==== Extract to read
Medical care of these superficial vascular lesions is not usually required unless trauma occurs to the lesions.


Surgical Care

Angiokeratoma circumscriptum lesions are asymptomatic benign vascular malformations that require no treatment. Nevertheless, surgical treatment is often rendered for cosmesis or because of clinical concern regarding the possibility of melanoma. Either ablation (after a firm diagnosis is established) or excision of the lesions (when the diagnosis is uncertain) can be performed. Depending on the size and the location of the angiokeratoma, simple excision may be the treatment of choice. Small lesions may also be treated with diathermy, curettage, and cautery.

Laser ablation

Laser ablation has proven highly effective and may offer the best cosmetic outcome. Specifically, the argon laser has been reported to effectively eliminate angiokeratomas, although associated scarring and posttreatment hypopigmentation are risks. [23, 24]

One treatment approach is to initiate treatment with an erbium or carbon dioxide laser to remove the hyperkeratotic-acanthotic epidermis, followed by the use of a laser that targets hemoglobin, such as the flash pump dye, KTP, or 880-nm diode laser. [25, 26, 27]

Alternatively, an erbium or carbon dioxide laser may be used alone, although this approach may cause significant collateral thermal damage to the dermis and, thus, significant scarring may ensue.

A KTP laser or 800-nm diode laser may also be used alone, although multiple procedures may be needed for adequate treatment, depending on the underlying vessel diameter and the overlying epidermal thickness. Because of its wavelength and deeper dermal penetration, the 800-nm diode laser may be most useful for blue-black angiokeratoma circumscriptum or those with thrombosed vessels.
========
==== Data shown
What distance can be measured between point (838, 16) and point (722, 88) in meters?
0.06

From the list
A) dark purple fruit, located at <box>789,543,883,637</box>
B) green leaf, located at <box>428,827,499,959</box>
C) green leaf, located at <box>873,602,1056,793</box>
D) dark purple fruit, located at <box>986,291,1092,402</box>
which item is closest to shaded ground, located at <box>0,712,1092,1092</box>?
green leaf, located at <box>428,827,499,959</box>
========
■ Tasks to carry out
1. Which three treatments does the angiokeratoma treatment text name for small lesions?
2. Write the next paragraph of the angiokeratoma treatment text, following its last sentence.

■ Written answers
1. Diathermy, curettage, and cautery.

2.
The KTP laser destroys vascular targets and is relatively specific for cutaneous blood vessels; therefore, it is ideal for the treatment of cutaneous vascular lesions. It causes less purpura than other laser systems, and patients are able to return to work immediately after treatment to the face. A typical setting for a 532-nm KTP laser for trunk angiokeratomas might be a fluence of 16-20 J/cm2 with a pulse duration of 30-50 milliseconds and a spot size of 4 mm.

Other ablative therapies

Other superficial ablative therapies, such as cryotherapy, may also be effectively used to treat superficial angiokeratomas. Recurrence of the lesion after surgical excision or ablation should bring into question the original diagnosis, and histopathologic examination of the lesions should be incorporated into the evaluation of the process in such an event.



Consult a dermatologist for both diagnostic and therapeutic suggestions. Submit all biopsy specimens to a dermatopathologist.